Task to complete » Locate the line containing "phylum: Chordata", then please write out that line and all the lines below it in the entries exactly.

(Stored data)
▼

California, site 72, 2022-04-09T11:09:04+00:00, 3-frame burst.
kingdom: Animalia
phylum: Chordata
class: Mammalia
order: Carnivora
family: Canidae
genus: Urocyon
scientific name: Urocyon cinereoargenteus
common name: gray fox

▲

Answer to the exercise »
phylum: Chordata
class: Mammalia
order: Carnivora
family: Canidae
genus: Urocyon
scientific name: Urocyon cinereoargenteus
common name: gray fox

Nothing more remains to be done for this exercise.